Excerpt to read:
══════════════════════════════

This program manages an industrial machine which for various reasons can be turned off at any moment. Turning off the machine leads to instantly turning off the computer on which my program is running. The computer is running Windows 10 Pro x64 with a NTFS formatted SSD.
When the machine is turned on, and thus my program restarts, it throws an exception when reading a configuration file telling the file does not contain any JSON object. When I open the file with Notepad, the file really is "empty".
For example, instead of having a JSON Object:
{
"key": value
}
I have the following content:
NULNULNULNULNULNULNULNUL etc.
The properties of the file show the same filesize whether it contains a JSON object or is "empty", the same goes for the size on disk property.
I have other configuration files that are read and written but as plain text, which are not affected.

══════════════════════════════

The request:
Please repeat the post about the corrupted configuration file word for word, starting at "This program manages" and ending at "on disk property.". The rows come from a separate source.

Raw data:
══════════════════════════════

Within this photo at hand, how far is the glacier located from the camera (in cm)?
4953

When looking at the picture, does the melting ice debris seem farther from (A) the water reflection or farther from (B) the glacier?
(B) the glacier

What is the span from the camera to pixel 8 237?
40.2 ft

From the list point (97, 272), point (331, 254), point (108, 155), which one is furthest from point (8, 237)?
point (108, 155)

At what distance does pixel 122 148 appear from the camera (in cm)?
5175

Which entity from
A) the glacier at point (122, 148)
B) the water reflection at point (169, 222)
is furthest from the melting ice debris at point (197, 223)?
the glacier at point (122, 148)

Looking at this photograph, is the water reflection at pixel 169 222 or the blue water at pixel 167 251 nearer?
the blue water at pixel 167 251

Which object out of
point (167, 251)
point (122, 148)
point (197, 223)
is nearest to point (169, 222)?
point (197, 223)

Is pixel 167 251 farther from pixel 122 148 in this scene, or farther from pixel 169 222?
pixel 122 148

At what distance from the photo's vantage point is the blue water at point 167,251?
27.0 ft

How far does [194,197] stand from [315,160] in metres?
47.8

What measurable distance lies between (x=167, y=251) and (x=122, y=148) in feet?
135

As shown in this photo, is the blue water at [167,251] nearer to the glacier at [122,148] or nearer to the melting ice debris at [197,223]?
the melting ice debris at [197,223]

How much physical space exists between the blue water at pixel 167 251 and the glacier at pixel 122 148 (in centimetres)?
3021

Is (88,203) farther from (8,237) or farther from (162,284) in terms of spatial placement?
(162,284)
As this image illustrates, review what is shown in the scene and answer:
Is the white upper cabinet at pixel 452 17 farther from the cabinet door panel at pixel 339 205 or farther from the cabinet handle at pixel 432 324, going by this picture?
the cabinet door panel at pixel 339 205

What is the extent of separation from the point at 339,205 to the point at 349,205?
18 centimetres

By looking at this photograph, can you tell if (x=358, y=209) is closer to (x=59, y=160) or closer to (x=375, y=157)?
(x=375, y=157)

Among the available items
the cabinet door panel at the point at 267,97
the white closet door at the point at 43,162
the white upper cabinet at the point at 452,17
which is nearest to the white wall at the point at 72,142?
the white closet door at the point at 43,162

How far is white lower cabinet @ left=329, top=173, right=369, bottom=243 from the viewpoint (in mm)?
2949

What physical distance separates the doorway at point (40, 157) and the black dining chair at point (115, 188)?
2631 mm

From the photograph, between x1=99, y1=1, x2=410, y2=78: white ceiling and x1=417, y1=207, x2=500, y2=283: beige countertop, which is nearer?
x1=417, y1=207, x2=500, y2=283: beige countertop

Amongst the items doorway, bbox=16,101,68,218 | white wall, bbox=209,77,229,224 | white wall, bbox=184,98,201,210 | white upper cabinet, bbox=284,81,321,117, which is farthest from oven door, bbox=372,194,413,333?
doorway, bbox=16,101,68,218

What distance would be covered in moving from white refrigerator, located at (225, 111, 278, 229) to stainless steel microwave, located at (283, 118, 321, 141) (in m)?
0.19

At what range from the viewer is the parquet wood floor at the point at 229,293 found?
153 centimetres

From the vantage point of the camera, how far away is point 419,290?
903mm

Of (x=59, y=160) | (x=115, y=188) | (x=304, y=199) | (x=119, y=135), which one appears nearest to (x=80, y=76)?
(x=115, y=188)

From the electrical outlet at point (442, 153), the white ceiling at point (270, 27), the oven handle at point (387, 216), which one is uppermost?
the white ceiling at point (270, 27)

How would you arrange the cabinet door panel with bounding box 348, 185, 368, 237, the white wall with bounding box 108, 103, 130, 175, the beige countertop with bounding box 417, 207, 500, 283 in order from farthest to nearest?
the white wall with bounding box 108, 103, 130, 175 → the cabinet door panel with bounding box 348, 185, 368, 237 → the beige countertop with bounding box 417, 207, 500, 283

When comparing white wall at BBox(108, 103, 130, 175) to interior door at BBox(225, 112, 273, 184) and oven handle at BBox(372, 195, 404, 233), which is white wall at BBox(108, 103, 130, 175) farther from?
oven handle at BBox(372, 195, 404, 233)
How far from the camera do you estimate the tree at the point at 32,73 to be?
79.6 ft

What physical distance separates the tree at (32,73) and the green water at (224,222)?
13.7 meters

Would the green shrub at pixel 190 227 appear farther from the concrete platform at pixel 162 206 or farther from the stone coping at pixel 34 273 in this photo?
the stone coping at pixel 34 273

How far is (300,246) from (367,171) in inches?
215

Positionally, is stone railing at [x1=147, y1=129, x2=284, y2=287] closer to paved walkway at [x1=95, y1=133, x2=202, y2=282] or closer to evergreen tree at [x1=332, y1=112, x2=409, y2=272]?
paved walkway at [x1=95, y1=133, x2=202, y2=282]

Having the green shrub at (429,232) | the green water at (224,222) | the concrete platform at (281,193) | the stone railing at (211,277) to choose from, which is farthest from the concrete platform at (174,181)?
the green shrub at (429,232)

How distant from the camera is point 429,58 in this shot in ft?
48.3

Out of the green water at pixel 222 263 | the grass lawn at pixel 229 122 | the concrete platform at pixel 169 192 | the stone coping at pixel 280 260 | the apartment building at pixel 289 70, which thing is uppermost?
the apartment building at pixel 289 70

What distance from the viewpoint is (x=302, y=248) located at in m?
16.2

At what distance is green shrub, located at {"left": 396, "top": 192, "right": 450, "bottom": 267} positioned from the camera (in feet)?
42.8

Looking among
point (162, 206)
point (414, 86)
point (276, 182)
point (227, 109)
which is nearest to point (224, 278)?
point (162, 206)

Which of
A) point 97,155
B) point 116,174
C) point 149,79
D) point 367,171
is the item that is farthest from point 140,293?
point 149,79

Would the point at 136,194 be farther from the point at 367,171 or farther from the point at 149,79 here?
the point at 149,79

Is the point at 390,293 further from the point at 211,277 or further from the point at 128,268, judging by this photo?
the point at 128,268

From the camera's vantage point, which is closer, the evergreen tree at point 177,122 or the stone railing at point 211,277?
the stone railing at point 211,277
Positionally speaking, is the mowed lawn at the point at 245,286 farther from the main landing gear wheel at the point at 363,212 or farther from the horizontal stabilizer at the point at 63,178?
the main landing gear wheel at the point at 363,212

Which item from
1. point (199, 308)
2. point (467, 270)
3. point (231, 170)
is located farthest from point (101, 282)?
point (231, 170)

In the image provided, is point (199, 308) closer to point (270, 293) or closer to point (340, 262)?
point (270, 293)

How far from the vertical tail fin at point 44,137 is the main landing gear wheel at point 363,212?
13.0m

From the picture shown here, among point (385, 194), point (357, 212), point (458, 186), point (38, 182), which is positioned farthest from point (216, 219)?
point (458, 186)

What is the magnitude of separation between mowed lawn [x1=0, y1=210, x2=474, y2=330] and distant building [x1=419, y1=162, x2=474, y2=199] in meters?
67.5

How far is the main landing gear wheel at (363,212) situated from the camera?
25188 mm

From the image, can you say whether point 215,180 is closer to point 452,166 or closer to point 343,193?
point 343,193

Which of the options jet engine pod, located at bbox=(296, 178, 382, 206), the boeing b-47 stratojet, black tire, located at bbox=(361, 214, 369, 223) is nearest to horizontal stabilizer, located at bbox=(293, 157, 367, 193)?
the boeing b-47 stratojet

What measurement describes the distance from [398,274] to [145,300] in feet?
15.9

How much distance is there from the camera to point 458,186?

══════════════════════════════

Response to this exercise:
This program manages an industrial machine which for various reasons can be turned off at any moment. Turning off the machine leads to instantly turning off the computer on which my program is running. The computer is running Windows 10 Pro x64 with a NTFS formatted SSD.
When the machine is turned on, and thus my program restarts, it throws an exception when reading a configuration file telling the file does not contain any JSON object. When I open the file with Notepad, the file really is "empty".
For example, instead of having a JSON Object:
{
"key": value
}
I have the following content:
NULNULNULNULNULNULNULNUL etc.
The properties of the file show the same filesize whether it contains a JSON object or is "empty", the same goes for the size on disk property.